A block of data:
— Start —

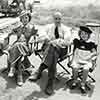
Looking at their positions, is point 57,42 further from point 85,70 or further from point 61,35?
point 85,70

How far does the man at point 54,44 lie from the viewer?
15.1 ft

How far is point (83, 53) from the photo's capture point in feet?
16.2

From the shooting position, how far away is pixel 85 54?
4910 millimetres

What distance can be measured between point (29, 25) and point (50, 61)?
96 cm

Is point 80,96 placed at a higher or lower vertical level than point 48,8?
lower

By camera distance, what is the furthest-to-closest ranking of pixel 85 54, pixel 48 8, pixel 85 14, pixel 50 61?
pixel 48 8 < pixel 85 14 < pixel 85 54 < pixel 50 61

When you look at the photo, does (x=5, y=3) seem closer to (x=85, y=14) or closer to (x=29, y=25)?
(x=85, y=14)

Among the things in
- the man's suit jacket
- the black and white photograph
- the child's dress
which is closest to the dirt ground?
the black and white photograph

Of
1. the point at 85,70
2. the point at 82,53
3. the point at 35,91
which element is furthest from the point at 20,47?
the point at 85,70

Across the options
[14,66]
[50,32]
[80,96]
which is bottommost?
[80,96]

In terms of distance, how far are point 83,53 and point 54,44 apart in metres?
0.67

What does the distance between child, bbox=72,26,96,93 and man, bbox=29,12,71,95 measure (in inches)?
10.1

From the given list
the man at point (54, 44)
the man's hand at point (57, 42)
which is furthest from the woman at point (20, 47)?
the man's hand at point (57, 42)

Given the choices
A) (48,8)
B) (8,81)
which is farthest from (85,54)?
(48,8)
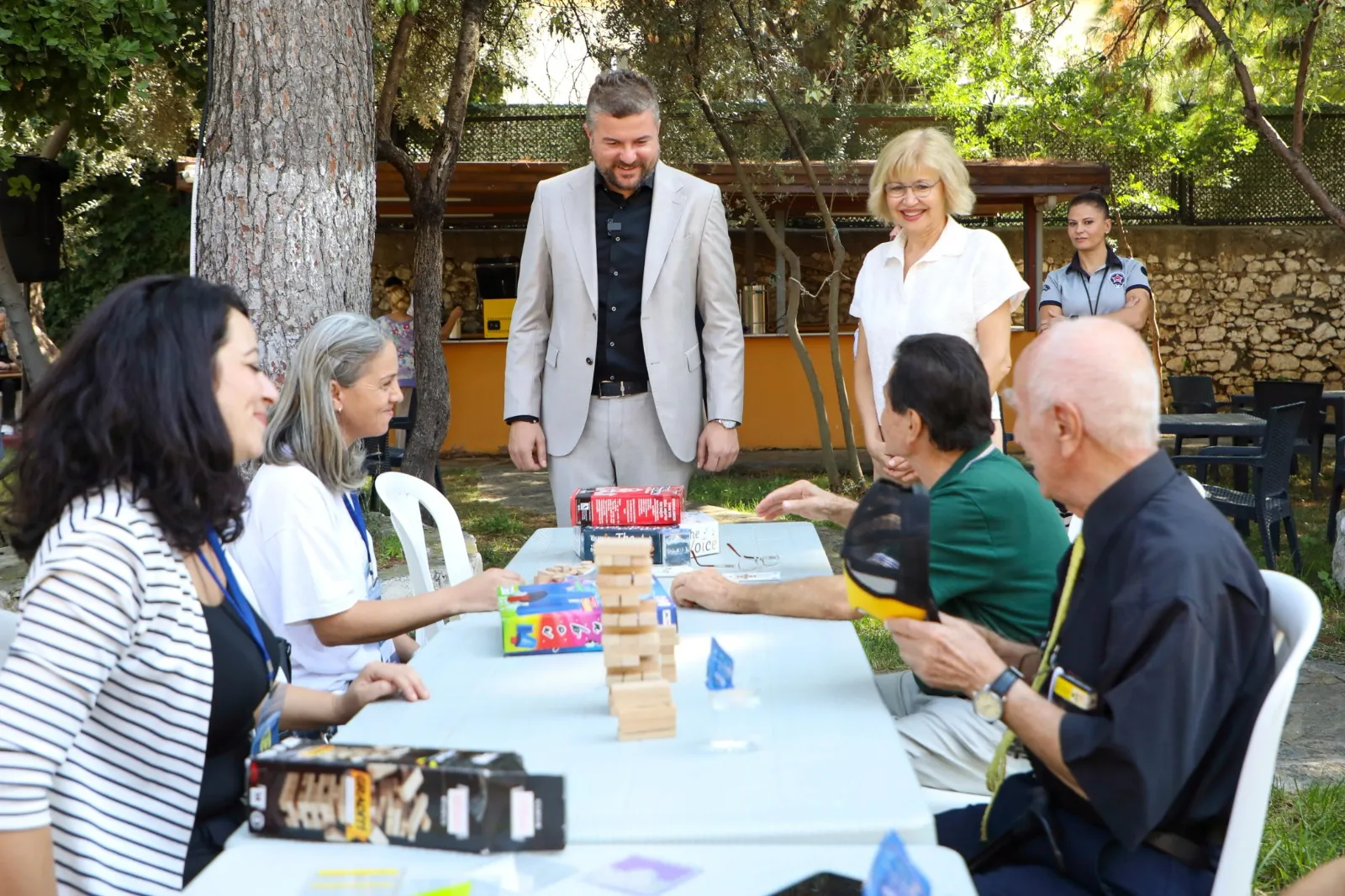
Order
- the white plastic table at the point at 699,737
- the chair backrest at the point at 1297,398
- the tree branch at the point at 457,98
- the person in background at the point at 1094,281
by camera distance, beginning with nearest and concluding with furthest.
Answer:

— End —

PROBLEM DETAILS - Please write out the lines above again with every "camera distance" swapped for "distance from the camera", keeping everything else the same and leaving out the pictures.

THE COMPLETED TASK -
Looking at their positions, is point 57,42 further from point 85,70 or further from point 61,35?
point 85,70

How far does the man at point 54,44 lie from the viewer?
15.1 ft

How far is point (83, 53) from the photo's capture point in feet?
16.2

From the shooting position, how far away is pixel 85 54?
4910 millimetres

What distance can be measured between point (29, 25) and point (50, 61)?
96 cm

Is point 80,96 placed at a higher or lower vertical level than point 48,8?
lower

By distance from the camera, what is the furthest-to-closest ranking of pixel 85 54, pixel 48 8, pixel 85 14, pixel 50 61?
pixel 48 8 < pixel 85 14 < pixel 85 54 < pixel 50 61

When you look at the photo, does (x=5, y=3) seem closer to (x=85, y=14) or closer to (x=29, y=25)?
(x=85, y=14)

Among the things in
- the man's suit jacket
- the black and white photograph
- the child's dress
which is closest to the dirt ground?
the black and white photograph

Of
1. the point at 85,70
2. the point at 82,53
3. the point at 35,91
which element is furthest from the point at 20,47?
the point at 85,70

Across the options
[14,66]
[50,32]
[80,96]
which is bottommost?
[80,96]

In terms of distance, how far are point 83,53 and point 54,44 apart in metres?
0.67

What does the distance between child, bbox=72,26,96,93 and man, bbox=29,12,71,95 measure (in inches)?
10.1

From the given list
the man at point (54, 44)
the man's hand at point (57, 42)
which is furthest from the woman at point (20, 47)?
the man's hand at point (57, 42)

Given the choices
A) (48,8)
B) (8,81)
which is farthest from (85,54)?
(48,8)
Order
- the white plastic table at the point at 699,737
- the chair backrest at the point at 1297,398
- the tree branch at the point at 457,98
- the person in background at the point at 1094,281
by distance from the camera, beginning with nearest and concluding with furthest.
Answer:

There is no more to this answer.